EXERCISE DETAILS:
Using the data below, transcribe exactly everything from the line that contains "Philip Lewis o" down to the line that contains "Aging between Participation". Include both of those lines and none of the pictures.

GIVEN RECORDS:
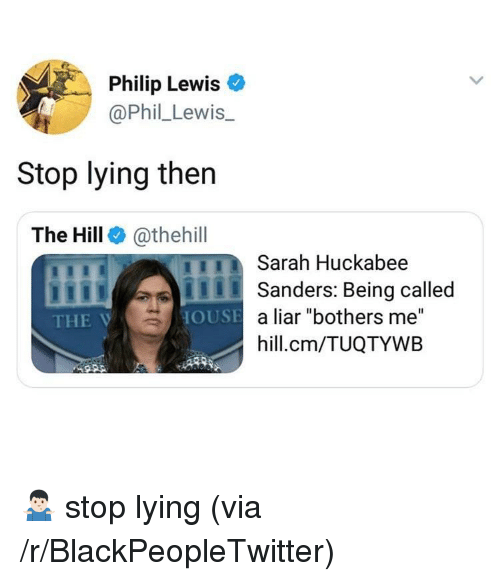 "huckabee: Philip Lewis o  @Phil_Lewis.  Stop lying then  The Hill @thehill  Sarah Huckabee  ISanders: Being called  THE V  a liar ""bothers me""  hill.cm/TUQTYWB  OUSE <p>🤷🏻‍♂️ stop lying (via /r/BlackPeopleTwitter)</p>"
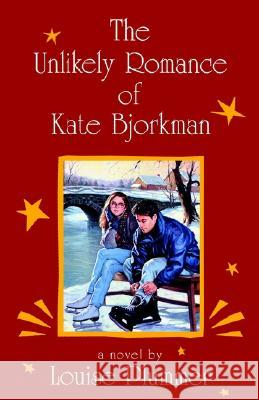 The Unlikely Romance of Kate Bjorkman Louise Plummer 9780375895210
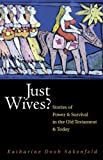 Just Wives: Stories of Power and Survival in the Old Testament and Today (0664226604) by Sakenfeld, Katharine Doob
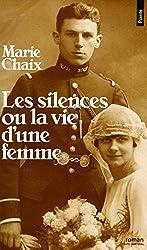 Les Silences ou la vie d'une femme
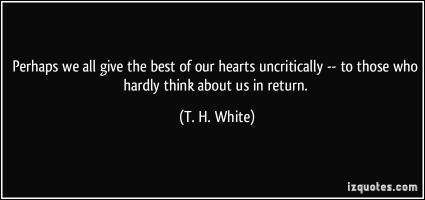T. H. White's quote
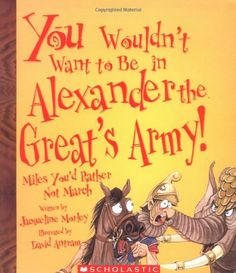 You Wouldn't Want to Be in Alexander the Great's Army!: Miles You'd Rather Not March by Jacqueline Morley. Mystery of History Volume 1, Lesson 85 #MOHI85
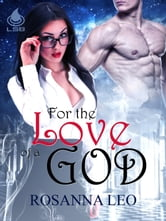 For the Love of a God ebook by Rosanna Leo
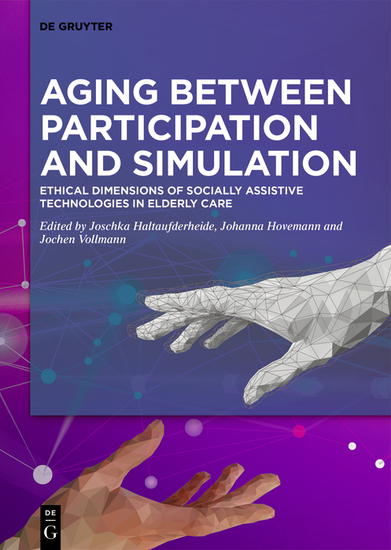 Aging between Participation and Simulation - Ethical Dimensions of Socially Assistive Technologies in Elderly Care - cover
==
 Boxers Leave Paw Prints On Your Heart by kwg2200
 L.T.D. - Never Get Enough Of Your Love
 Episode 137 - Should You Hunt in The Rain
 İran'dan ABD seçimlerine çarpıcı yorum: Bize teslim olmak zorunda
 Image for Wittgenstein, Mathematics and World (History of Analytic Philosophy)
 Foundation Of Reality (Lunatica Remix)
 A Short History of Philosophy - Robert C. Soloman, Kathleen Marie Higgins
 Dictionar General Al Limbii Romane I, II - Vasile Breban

WORKED SOLUTION:
 "huckabee: Philip Lewis o  @Phil_Lewis.  Stop lying then  The Hill @thehill  Sarah Huckabee  ISanders: Being called  THE V  a liar ""bothers me""  hill.cm/TUQTYWB  OUSE <p>🤷🏻‍♂️ stop lying (via /r/BlackPeopleTwitter)</p>"
 The Unlikely Romance of Kate Bjorkman Louise Plummer 9780375895210
 Just Wives: Stories of Power and Survival in the Old Testament and Today (0664226604) by Sakenfeld, Katharine Doob
 Les Silences ou la vie d'une femme
T. H. White's quote
 You Wouldn't Want to Be in Alexander the Great's Army!: Miles You'd Rather Not March by Jacqueline Morley. Mystery of History Volume 1, Lesson 85 #MOHI85
 For the Love of a God ebook by Rosanna Leo
 Aging between Participation and Simulation - Ethical Dimensions of Socially Assistive Technologies in Elderly Care - cover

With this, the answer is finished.